Убедившись, что я послушалась и попыток различить пустынников больше не предвидится, пальцы на моих руках разжались, чтобы тут же опуститься на грудь и осторожно покрутить сосок между костяшками, взвинчивая ощущения до предела.
— Я не могу…
— Голодная, жадная, — смеющийся голос сопровождался новыми и новыми движениями, с которыми я не справлялась. — Потерпишь еще чуть-чуть?
— Не-е-ет, — простонала так громко, что сама испугалась, еще ни разу не слыша своего голоса таким иступленным. — Не могу-у…
Ладонь наконец отпустила грудь. На мгновение стало легче, но лишь на мгновение, которое тут же улетучилось, когда губ коснулось обжигающее дыхание.
— Кончай.
Отданный приказ оглушил.
Он запульсировал по венам, оттолкнулся от сердца, соскочил с груди к животу и впитался сквозь кожу, заставляя огонь взметнуться до небес полыхающим смерчем. Ноги тряслись, но их так крепко держали, что наутро обещали появиться синяки, которые сейчас не могли ничего испортить. Крик взорвался в горле, и если бы не чужие губы, отнявшие у меня дыхание, я бы перебудила весь постоялый двор.
— Тш-ш-ш… Севгили, тш-ш-ш… (1)
Все еще непослушные ноги осторожно опустили с чужих плеч, на прощание оставив мне еще один горячий поцелуй внизу живота, расцветший алеющей розой под кожей. Успокаивающие ладони заботливо гладили, ненавязчиво, с лаской, не пряча под собой ничего иного.
— Засыпай, кадын, — прошептали, словно на прощание, и с тенью улыбки. — Мы утолили твой голод — ненадолго.

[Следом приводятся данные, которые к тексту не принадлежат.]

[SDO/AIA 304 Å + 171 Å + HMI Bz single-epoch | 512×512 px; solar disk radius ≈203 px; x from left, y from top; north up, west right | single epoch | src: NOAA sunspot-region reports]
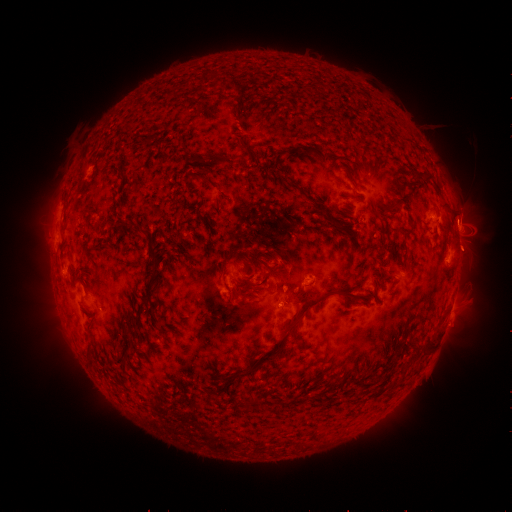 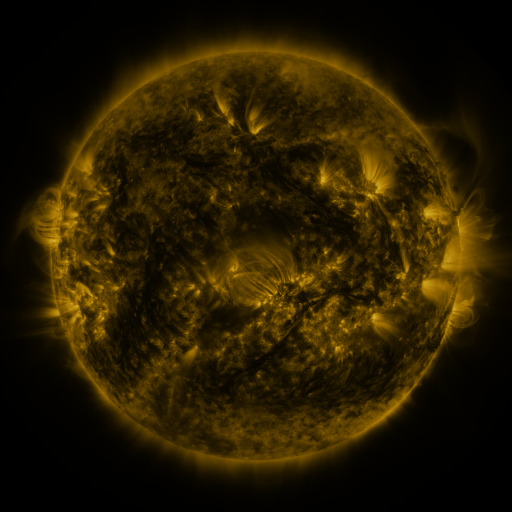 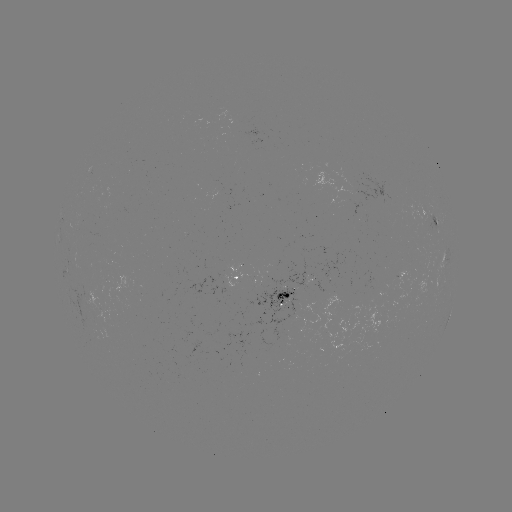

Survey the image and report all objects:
spotted active region: (427, 212)
spotted active region: (457, 232)
spotted active region: (444, 253)
spotted active region: (242, 279)
spotted active region: (300, 293)
spotted active region: (451, 311)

Жадное женское нутро сытно заурчало, довольное такой трапезой. А вот я уже проваливалась в сон, даже не думая о том, как мне жить с этим завтра.
Боги, как они это делают…
Глава 37
Меня разбудил разговор.
Открыв глаза и не увидев лучей солнца, свойственного утру, несколько секунд не могла понять, где нахожусь, прислушиваясь к голосам за спиной. Из открытых дверей падала тонкая полоска света, перечеркнув нас с Вороном поперек тел и позволявшая хоть немного сориентироваться в пространстве.
— Нет, здесь только наша жена.
Запутавшись в собственных мыслях, не сразу отреагировала на неожиданно образовавшееся семейное положение, удивленно клацнув зубами.
— Я же говорила вам, — озадаченный голос тетушки Руньи присоединился к диалогу. — Из постояльцев только эта семья, больше никого нет.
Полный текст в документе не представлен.